EXTRAIT DU DOCUMENT
* * *

HOMÉLIE DU 11E DIMANCHE ORDINAIRE C

http://parolesdudimanche.blogs.lalibre.be/

HOMÉLIE DU 11E DIMANCHE ORDINAIRE C

2 S 12, 7-10, 13 ; Ga 2, 16, 19-21 ; Lc 7, 36 – 8, 3 (bref : 7, 36-50)

Aujourd’hui comme au temps de Jésus, bien des croyants les plus convaincus et les plus pieux n’échappent pas toujours à la tentation de se décerner eux-mêmes des prix de vertu et de multiplier les comparaisons flatteuses à leur égard. Au milieu des foules indifférentes, des infidèles et des pécheurs, ne sont-ils pas les fidèles observateurs de la Loi ? L’élite !
La satisfaction d’être en règle avec la Loi rassure et comble les esprits légalistes. Mais, nous rappelle Paul, « ce n’est pas en observant la Loi que l’homme devient juste devant Dieu, mais seulement par la foi en Jésus Christ… Car personne ne devient juste en pratiquant la Loi ». Plus fort encore, c’est précisément la Loi vénérée et observée minutieusement par les plus religieux des Juifs qui les a conduits à s’opposer à Jésus, à l’excommunier, puis à le condamner à mort. De quelle hérésie était-il coupable ? Quel crime avait-il commis ? Il avait prêché et pratiqué la supériorité de l’esprit sur la lettre, celle de la foi sur la Loi. La lettre tue. Elle a tué Jésus et les croyants peuvent continuer à le crucifier et à le faire mourir quand ils restent prisonniers de la rigidité et des étroitesses que secrète la lettre de la Loi.

* * *

CONSIGNE ÉCRITE
Recopiez, s'il vous plaît, le passage de l'homélie de « http://parolesdudimanche.blogs.lalibre.be/ » à « Loi ? L’élite ! » en y changeant « pieux » en « fervents ».

DONNÉES
* * *

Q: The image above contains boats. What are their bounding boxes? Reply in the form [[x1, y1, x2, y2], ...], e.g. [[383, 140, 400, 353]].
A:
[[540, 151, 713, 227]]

* * *

RÉSULTAT COMPLET
http://parolesdudimanche.blogs.lalibre.be/

HOMÉLIE DU 11E DIMANCHE ORDINAIRE C

2 S 12, 7-10, 13 ; Ga 2, 16, 19-21 ; Lc 7, 36 – 8, 3 (bref : 7, 36-50)

Aujourd’hui comme au temps de Jésus, bien des croyants les plus convaincus et les plus fervents n’échappent pas toujours à la tentation de se décerner eux-mêmes des prix de vertu et de multiplier les comparaisons flatteuses à leur égard. Au milieu des foules indifférentes, des infidèles et des pécheurs, ne sont-ils pas les fidèles observateurs de la Loi ? L’élite !